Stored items
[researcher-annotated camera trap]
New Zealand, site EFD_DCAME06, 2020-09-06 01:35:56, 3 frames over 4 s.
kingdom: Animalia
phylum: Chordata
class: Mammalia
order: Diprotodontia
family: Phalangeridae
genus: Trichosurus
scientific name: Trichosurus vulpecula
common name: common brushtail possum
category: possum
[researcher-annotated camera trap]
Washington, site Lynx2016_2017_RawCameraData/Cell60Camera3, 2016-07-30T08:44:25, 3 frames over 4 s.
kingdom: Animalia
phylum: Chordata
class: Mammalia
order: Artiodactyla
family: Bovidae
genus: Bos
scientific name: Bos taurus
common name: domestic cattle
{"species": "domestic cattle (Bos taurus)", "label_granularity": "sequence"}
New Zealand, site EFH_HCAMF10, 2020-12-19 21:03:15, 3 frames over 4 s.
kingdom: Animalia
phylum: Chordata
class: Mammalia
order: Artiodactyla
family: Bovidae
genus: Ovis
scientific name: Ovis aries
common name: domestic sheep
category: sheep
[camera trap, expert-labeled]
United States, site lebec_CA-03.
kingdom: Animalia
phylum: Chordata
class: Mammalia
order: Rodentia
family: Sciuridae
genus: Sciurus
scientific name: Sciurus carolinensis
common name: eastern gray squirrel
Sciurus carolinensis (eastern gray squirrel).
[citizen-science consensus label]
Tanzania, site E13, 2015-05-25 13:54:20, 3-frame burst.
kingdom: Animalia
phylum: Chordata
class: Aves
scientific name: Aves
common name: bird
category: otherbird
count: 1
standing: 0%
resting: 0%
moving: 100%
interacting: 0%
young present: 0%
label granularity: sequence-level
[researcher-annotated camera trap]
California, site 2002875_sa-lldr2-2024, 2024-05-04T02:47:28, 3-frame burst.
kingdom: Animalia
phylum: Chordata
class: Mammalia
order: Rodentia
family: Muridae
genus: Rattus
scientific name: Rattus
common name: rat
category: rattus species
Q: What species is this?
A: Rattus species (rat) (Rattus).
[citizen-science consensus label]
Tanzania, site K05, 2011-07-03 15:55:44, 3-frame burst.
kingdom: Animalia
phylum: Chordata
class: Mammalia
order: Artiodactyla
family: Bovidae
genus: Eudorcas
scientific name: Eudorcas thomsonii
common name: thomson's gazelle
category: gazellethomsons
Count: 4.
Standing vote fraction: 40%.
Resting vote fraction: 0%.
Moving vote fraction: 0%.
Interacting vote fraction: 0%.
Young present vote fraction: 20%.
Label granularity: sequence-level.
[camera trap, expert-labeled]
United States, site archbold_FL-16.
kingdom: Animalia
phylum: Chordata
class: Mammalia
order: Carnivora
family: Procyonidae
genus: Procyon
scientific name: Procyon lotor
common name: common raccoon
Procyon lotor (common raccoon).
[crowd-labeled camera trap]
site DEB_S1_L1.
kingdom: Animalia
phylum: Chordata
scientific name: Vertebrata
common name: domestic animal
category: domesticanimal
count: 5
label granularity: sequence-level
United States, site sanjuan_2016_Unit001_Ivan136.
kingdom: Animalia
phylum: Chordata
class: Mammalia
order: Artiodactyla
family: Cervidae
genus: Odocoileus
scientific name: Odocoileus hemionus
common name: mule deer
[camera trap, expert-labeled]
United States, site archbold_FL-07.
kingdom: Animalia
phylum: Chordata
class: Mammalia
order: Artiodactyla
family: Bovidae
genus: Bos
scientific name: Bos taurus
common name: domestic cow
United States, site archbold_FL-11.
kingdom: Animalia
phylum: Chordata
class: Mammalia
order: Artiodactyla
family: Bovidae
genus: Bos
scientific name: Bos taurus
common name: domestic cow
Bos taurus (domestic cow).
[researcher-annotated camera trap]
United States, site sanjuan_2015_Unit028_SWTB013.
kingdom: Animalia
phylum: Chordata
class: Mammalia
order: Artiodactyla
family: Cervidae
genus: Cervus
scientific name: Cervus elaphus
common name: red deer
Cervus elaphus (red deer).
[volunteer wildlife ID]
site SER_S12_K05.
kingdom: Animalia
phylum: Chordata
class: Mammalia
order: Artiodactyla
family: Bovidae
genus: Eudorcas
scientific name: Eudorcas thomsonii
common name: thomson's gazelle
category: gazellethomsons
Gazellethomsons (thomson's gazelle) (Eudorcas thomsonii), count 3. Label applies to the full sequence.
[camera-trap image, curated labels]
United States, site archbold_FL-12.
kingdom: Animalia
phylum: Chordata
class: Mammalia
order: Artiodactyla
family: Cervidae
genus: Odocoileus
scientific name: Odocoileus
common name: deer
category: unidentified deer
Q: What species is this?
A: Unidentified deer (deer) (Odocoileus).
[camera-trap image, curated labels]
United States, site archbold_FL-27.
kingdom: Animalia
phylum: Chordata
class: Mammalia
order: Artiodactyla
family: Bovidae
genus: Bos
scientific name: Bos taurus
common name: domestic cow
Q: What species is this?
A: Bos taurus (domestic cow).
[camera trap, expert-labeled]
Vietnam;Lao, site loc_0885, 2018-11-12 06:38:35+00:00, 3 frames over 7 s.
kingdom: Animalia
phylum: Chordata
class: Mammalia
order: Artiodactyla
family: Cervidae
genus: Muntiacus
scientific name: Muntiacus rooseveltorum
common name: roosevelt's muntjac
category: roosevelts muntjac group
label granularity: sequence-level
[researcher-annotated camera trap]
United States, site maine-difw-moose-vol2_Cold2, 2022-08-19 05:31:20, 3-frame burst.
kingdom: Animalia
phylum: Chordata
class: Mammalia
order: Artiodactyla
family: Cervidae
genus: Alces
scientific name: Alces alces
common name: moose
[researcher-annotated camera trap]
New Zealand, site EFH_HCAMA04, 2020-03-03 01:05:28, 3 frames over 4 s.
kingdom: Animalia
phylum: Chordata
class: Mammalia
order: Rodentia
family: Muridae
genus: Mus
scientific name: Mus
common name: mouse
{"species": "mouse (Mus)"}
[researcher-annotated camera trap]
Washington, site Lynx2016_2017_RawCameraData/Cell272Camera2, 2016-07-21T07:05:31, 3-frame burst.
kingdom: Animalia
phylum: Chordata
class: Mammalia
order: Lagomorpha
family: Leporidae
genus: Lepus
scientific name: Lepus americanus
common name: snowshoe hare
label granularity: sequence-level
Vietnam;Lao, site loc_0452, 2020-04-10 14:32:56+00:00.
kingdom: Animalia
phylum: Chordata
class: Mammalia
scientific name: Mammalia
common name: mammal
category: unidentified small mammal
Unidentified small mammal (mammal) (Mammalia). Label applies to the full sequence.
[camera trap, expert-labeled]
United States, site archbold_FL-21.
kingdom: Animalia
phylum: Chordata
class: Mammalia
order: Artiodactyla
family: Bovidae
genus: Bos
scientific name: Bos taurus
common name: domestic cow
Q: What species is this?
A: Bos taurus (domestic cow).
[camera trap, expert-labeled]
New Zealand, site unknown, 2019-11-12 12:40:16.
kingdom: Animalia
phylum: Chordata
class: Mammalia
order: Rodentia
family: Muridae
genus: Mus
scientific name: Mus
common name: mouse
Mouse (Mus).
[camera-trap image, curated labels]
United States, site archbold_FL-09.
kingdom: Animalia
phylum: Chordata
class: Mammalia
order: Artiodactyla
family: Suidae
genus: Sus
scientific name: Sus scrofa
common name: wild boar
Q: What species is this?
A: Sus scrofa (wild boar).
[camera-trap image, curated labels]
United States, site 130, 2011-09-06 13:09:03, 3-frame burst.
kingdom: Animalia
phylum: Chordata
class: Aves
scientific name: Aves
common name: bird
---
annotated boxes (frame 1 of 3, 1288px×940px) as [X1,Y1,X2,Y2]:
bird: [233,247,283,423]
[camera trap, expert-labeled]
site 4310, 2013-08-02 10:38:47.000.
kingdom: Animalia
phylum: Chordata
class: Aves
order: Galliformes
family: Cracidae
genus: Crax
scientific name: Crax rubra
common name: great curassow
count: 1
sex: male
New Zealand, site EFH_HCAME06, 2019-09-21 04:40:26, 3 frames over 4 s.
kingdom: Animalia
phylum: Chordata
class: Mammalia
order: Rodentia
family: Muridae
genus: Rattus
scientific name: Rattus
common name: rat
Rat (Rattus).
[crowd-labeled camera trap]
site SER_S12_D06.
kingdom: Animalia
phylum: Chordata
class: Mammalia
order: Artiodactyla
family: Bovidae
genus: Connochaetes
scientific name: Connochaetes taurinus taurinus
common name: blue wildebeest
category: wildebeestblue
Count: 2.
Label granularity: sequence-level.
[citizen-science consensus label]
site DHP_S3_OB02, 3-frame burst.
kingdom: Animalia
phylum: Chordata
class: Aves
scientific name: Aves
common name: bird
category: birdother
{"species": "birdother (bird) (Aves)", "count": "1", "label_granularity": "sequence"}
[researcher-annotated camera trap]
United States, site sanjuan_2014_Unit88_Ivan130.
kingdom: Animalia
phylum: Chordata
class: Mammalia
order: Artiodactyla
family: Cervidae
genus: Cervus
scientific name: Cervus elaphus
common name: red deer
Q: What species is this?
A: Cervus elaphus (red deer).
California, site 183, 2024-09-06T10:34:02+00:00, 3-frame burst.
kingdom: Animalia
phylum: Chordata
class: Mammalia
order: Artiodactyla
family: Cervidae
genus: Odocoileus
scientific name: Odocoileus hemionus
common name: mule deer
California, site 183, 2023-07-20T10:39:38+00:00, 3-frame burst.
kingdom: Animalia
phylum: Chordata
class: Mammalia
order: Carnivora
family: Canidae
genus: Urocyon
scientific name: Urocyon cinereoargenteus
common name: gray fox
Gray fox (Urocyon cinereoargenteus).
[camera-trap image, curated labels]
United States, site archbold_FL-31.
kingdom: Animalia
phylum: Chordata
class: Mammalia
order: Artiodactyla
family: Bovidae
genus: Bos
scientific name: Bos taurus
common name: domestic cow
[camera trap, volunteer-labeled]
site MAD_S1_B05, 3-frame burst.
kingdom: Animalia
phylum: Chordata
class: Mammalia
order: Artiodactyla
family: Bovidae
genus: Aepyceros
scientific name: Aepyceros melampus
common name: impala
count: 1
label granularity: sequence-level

[What needs to be done]: In the records above, collect each line with "Zealand".

[Result of the exercise]:
New Zealand, site EFD_DCAME06, 2020-09-06 01:35:56, 3 frames over 4 s.
New Zealand, site EFH_HCAMF10, 2020-12-19 21:03:15, 3 frames over 4 s.
New Zealand, site EFH_HCAMA04, 2020-03-03 01:05:28, 3 frames over 4 s.
New Zealand, site unknown, 2019-11-12 12:40:16.
New Zealand, site EFH_HCAME06, 2019-09-21 04:40:26, 3 frames over 4 s.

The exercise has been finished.